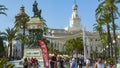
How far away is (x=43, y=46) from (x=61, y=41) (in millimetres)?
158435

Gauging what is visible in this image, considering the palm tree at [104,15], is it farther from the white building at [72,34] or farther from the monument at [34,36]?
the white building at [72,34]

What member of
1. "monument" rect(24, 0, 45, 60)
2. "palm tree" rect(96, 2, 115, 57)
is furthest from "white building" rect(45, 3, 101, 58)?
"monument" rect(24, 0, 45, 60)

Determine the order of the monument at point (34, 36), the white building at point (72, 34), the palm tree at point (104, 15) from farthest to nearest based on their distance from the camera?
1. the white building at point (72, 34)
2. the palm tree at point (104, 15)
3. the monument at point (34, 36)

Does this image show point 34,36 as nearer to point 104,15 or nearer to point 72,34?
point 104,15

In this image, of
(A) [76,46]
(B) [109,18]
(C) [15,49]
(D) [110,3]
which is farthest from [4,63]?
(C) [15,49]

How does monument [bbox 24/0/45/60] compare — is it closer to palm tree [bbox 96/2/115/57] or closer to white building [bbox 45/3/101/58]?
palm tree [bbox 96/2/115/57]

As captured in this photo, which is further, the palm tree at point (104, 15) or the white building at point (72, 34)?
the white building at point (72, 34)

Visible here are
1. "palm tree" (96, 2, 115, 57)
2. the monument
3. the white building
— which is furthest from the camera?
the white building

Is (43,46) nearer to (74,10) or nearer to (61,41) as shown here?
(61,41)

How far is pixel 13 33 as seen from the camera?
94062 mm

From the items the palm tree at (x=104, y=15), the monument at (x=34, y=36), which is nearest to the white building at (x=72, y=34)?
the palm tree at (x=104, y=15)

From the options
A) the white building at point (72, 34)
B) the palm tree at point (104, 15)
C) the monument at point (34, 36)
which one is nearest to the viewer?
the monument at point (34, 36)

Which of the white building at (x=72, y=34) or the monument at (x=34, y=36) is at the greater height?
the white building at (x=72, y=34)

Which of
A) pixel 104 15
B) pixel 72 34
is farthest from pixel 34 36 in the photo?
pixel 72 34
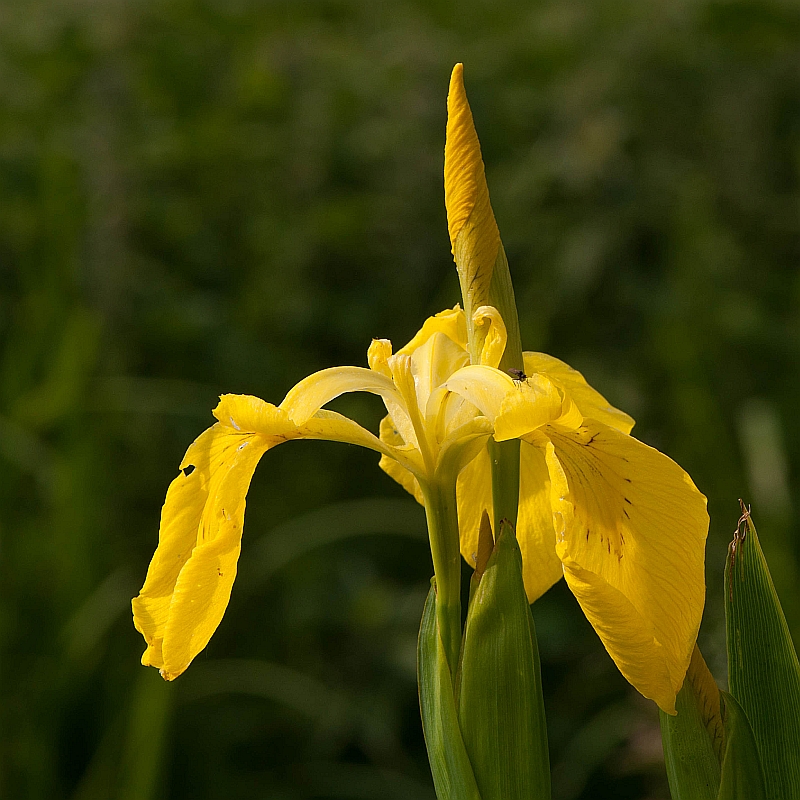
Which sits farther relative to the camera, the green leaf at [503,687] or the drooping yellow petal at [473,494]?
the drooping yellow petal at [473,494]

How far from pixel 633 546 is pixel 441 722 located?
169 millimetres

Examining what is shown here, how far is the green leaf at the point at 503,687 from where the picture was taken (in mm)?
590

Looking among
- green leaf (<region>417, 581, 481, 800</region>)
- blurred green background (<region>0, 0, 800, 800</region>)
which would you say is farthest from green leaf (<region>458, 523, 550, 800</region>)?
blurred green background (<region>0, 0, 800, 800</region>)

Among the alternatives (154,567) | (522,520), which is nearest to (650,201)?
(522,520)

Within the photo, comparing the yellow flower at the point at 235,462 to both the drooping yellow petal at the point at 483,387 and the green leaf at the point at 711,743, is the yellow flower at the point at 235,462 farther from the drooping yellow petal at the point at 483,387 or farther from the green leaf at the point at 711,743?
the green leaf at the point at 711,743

□ □ □ □ □ □ □

## Task to carry out
Leaving the pictures out, set down exactly the lines from the one with "How does monument" through the end of the records.

## The result
How does monument [bbox 24/0/45/60] compare — is it closer to palm tree [bbox 96/2/115/57] or closer to white building [bbox 45/3/101/58]?
palm tree [bbox 96/2/115/57]

As captured in this photo, which is further, the palm tree at point (104, 15) or the white building at point (72, 34)?
the white building at point (72, 34)

Visible here are
1. "palm tree" (96, 2, 115, 57)
2. the monument
3. the white building
— which is furthest from the camera?
the white building

Is (43,46) nearer to (74,10) or nearer to (61,41) as shown here?
(61,41)

How far is pixel 13 33 as seen from the camera?
94062 mm

From the items the palm tree at (x=104, y=15), the monument at (x=34, y=36), which is nearest to the white building at (x=72, y=34)?
the palm tree at (x=104, y=15)

From the options
A) the white building at point (72, 34)
B) the palm tree at point (104, 15)
C) the monument at point (34, 36)
which one is nearest to the viewer?
the monument at point (34, 36)

Which of the white building at (x=72, y=34) or the monument at (x=34, y=36) is at the greater height?
the white building at (x=72, y=34)

Which of
A) pixel 104 15
B) pixel 72 34
is farthest from pixel 34 36 in the photo?
pixel 72 34
Which sits farther relative to the camera, the green leaf at [503,687] or the drooping yellow petal at [473,494]?
the drooping yellow petal at [473,494]

How far from pixel 633 546 is pixel 441 722 located?
169 millimetres

Examining what is shown here, how far is the green leaf at the point at 503,687 from where the picture was taken (in mm)?
590

Looking among
- green leaf (<region>417, 581, 481, 800</region>)
- blurred green background (<region>0, 0, 800, 800</region>)
which would you say is farthest from green leaf (<region>458, 523, 550, 800</region>)?
blurred green background (<region>0, 0, 800, 800</region>)

Among the alternatives (154,567) | (522,520), which is nearest to (650,201)?
(522,520)

Within the photo, comparing the yellow flower at the point at 235,462 to both the drooping yellow petal at the point at 483,387 and the green leaf at the point at 711,743, is the yellow flower at the point at 235,462 farther from the drooping yellow petal at the point at 483,387 or farther from the green leaf at the point at 711,743?
the green leaf at the point at 711,743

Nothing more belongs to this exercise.